En Colombia, ese contraste resulta inevitable. Hemos visto las contradicciones de las izquierdas incluso en su obsesión —a veces silenciosa, a veces evidente— por los privilegios del poder. Hay dirigentes que en público hablan de austeridad, pero en privado se aseguran esquemas de seguridad pagados por el Estado o presumen el último reloj de marca. Recordamos los Ferragamo de Petro, símbolo de un gusto que no tendría nada de malo si no desentonara tanto con el discurso. O el tristemente famoso caso del fruver de David Racero. Es una paradoja que dice mucho: los políticos que más hablan de igualdad parecen ser los que menos se sienten iguales a quienes dicen representar.
Y en un mundo saturado de desigualdad, los políticos deberían pensarlo con más cuidado. Lo personal —eso que creen privado— es también lo más político, y sobre todo, lo más evidente. Sus escoltas ven cómo viven, escuchan cómo hablan, los acompañan a todas partes y luego regresan a los barrios populares donde casi siempre viven. Llevan con ellos las historias, y las historias viajan rápido, lo sabemos bien los periodistas. Lo mismo pasa en los clubes y en casi todos los lugares: la gente observa con quién se reúnen, qué beben, cómo tratan al mesero. La impostura se nota. Quizás deberían reflexionar que la mejor manera de parecer un buen ser humano, una buena persona, es simplemente serlo.

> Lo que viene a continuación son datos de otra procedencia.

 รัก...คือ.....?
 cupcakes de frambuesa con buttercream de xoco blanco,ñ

En el fondo hay algo perturbador en eso. En muchos políticos —de izquierda o de derecha— late la misma pulsión: la del triunfo, la del reconocimiento, la del ascenso social. No los mueve tanto la idea de transformar la sociedad como la de sobresalir dentro de ella. Es el viejo reflejo de nuestras élites, disfrazado de cambio. La política como una forma de redención personal.

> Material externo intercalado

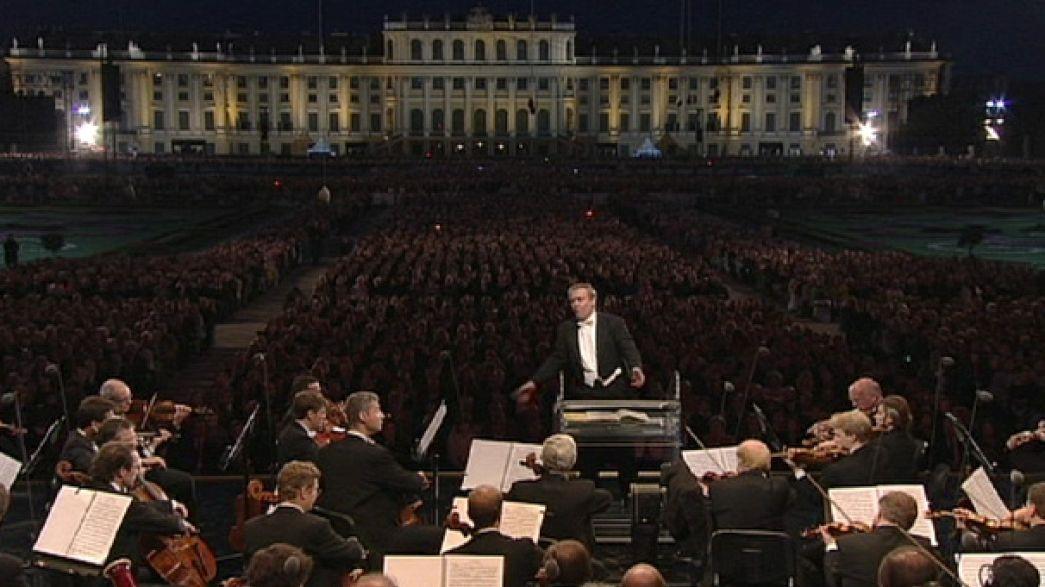Famous free concert at Schönbrunn entertains 100,000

Por eso la figura de Mamdani resulta tan interesante. No porque sea un modelo que debamos seguir ciegamente —nadie debería serlo—, sino porque en él hay una armonía poco frecuente entre quien es y lo que dice. Se nota que asumió su historia. No hay contradicción entre su biografía y su discurso, y en esa coherencia está gran parte de su fuerza.
Tal vez la lección más valiosa no tenga que ver con la ideología, sino con la autenticidad. Con la posibilidad de una política donde los problemas de la sociedad sean realmente el motor, no el decorado. Donde el servicio a los demás sea brújula ética, no una estrategia de comunicación.
Mamdani no pretende ser un héroe. Solo parece tener claro algo que muchos olvidaron: que la credibilidad no se compra en tiendas de lujo ni se mide en escoltas, sino en la distancia —o la cercanía— entre lo que se dice, lo que se piensa y lo que en verdad se es.
Diego Aretz
Diego Aretz es un periodista, investigador y documentalista colombiano, máster en reconciliación y estudios de paz de la Universidad de Winchester, ha sido columnista de medios como Revista Semana, Nodal, El Universal y colaborador de El Espectador. Ha trabajado con la Unidad de Búsqueda y con numerosas organizaciones defensoras de DDHH.